All debentures issued pursuant to the IV Option will be subject to a forced conversion in favor of the Corporation if the Shares close at or above $0.50 for 5 consecutive trading days from their date of issuance until the Maturity Date. The Corporation will also be entitled to convert the Debenture in Shares at the Discount Price on the day preceding the Maturity Date.

As a condition of closing, the Corporation shall have entered into a unanimous shareholders agreement with the IV shareholders and IV, granting the Corporation: (i) the right to appoint one director to the board of director of IV as long as the Corporation holds a 5% equity interest in IV, and (ii) a 30-day right of first refusal on all future equity issuance of IV.

All securities issued under the Iceland Acquisition and the IV Option will be subject to a hold period expiring four months and one day from their date of issuance.

Vilhjalmur Thor Vilhjalmsson, St-Georges’ President and CEO stated: “We continue our work to streamline our portfolio and strategy. We are pleased to have had the opportunity to invest in the Eco Green energy project that Hagavatnsvirkjun presents and look forward to next phases of its development.”

Related Party Disclosure

A portion of the Iceland Acquisition, is considered to be a “related party transaction” for purposes of Multilateral Instrument 61-101 – Protection of Minority Security Holders in Special Transactions (“MI 61-101“). The Corporation is relying on exemptions from the formal valuation and minority shareholder approval requirements available under MI 61-101. The Corporation is exempt from the formal valuation requirement in section 5.4 of MI 61-101 in reliance on sections 5.5(a) and (b) of MI 61-101 as the fair market value of each transaction is not more than the 25% of the Corporation’s market capitalization, and no securities of the Corporation are listed or quoted for trading on prescribed stock exchanges or stock markets. Additionally, the Corporation is exempt from minority shareholder approval requirement in section 5.6 of MI 61-101 in reliance on section 5.7(b) as the fair market value of each transaction is not more than the 25% of the Corporation’s market capitalization. The board of directors of the Corporation approved the Iceland Acquisition, with Vilhjalmur Thor Vilhjalmsson having declared a conflict of interest in, and abstaining from voting on, the matters being considered.

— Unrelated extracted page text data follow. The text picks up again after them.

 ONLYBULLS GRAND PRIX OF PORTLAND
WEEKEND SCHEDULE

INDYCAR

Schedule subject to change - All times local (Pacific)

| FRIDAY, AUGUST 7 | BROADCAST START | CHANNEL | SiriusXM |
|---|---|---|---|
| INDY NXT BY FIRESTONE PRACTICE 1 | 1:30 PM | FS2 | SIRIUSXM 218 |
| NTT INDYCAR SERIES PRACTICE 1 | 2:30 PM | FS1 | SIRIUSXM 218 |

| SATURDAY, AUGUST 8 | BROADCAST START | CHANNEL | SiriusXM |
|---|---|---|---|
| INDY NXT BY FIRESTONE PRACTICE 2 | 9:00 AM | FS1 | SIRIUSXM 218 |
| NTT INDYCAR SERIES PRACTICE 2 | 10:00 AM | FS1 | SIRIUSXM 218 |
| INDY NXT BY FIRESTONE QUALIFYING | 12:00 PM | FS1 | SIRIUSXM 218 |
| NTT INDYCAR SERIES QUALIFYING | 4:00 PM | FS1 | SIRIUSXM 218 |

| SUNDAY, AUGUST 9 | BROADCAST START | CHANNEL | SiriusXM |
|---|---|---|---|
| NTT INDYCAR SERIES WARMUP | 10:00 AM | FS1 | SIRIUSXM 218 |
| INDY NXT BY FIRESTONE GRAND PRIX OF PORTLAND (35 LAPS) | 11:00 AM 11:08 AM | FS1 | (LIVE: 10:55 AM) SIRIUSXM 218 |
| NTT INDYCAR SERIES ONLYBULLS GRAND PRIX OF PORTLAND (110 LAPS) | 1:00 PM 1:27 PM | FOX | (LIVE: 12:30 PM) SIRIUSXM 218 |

ON BEHALF OF THE BOARD OF DIRECTORS

“Vilhjalmur T. Vilhjalmsson”

VILHJALMUR THOR VILHJALMSSON, PRESIDENT & CEO

About St-Georges

St-Georges is developing new technologies to solve the some of the most common environmental problems in the mining industry.

The Company controls directly or indirectly, through rights of first refusal, all of the active mineral tenures in Iceland. It also explores for nickel on the Julie Nickel Project & for industrial minerals on Quebec's North Shore and for lithium and rare metals in Northern Quebec and in the Abitibi region. Headquartered in Montreal, St-Georges' stock is listed on the CSE under the symbol SX, on the US OTC under the Symbol SXOOF and on the Frankfurt Stock Exchange under the symbol 85G1.

The Canadian Securities Exchange (CSE) has not reviewed and does not accept responsibility for the adequacy or the accuracy of the contents of this release.